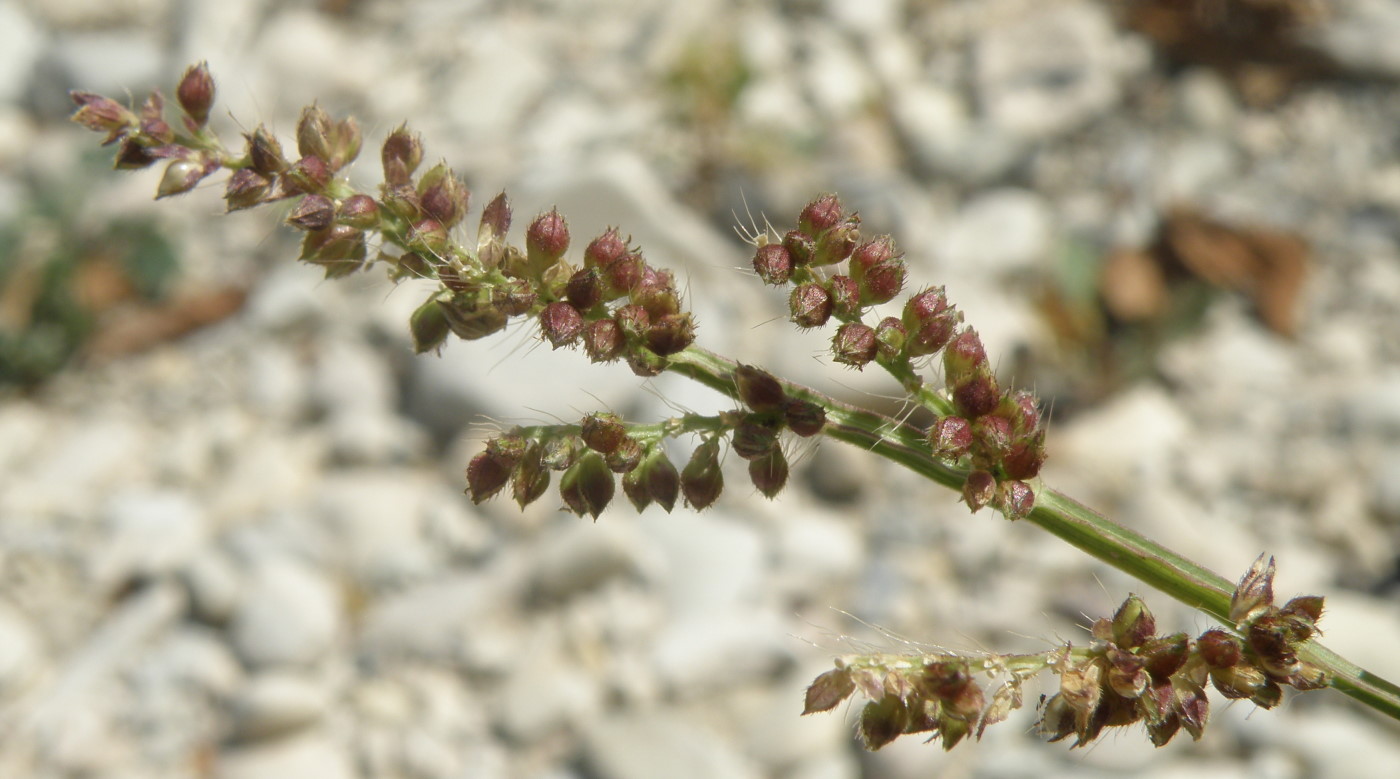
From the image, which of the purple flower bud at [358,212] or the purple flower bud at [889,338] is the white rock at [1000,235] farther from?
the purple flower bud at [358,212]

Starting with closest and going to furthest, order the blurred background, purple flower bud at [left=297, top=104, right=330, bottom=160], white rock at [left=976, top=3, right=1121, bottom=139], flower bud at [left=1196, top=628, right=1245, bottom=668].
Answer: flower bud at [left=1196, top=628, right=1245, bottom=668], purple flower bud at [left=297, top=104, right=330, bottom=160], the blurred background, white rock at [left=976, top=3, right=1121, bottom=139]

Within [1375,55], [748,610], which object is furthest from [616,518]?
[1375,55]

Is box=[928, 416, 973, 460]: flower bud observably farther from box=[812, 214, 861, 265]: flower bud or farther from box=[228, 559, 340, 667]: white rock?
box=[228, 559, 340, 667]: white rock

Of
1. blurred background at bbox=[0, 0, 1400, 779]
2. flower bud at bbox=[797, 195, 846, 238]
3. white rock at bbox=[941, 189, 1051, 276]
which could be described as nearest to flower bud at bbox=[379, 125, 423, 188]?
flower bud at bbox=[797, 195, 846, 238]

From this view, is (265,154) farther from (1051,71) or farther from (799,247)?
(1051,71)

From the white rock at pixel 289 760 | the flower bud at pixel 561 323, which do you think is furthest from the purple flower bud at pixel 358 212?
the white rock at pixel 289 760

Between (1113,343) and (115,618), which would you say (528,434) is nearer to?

============================================================

TASK GOAL:
Copy out every row above word for word, leaving out the pictures.

ANSWER TO THIS PROBLEM:
From the image, which of the purple flower bud at [358,212] or the purple flower bud at [889,338] is the white rock at [1000,235] farther from?
the purple flower bud at [358,212]

Starting with closest and going to furthest, order the blurred background, purple flower bud at [left=297, top=104, right=330, bottom=160], white rock at [left=976, top=3, right=1121, bottom=139], flower bud at [left=1196, top=628, right=1245, bottom=668].
Answer: flower bud at [left=1196, top=628, right=1245, bottom=668], purple flower bud at [left=297, top=104, right=330, bottom=160], the blurred background, white rock at [left=976, top=3, right=1121, bottom=139]

Within [1375,55], [748,610], which object is furthest from [616,518]?
[1375,55]

Is box=[928, 416, 973, 460]: flower bud observably farther from box=[812, 214, 861, 265]: flower bud or farther from box=[228, 559, 340, 667]: white rock?
box=[228, 559, 340, 667]: white rock

Of
1. blurred background at bbox=[0, 0, 1400, 779]
2. flower bud at bbox=[797, 195, 846, 238]
3. white rock at bbox=[941, 189, 1051, 276]
which could be described as nearest to flower bud at bbox=[379, 125, 423, 188]?
flower bud at bbox=[797, 195, 846, 238]

From this view, is (265,154) farther from (1051,71) or farther from (799,247)?
(1051,71)

From the white rock at pixel 289 760 | the flower bud at pixel 561 323, which do you think is furthest from the purple flower bud at pixel 358 212?
the white rock at pixel 289 760

Between (1113,343) and (115,618), which would you say (528,434) is nearer to?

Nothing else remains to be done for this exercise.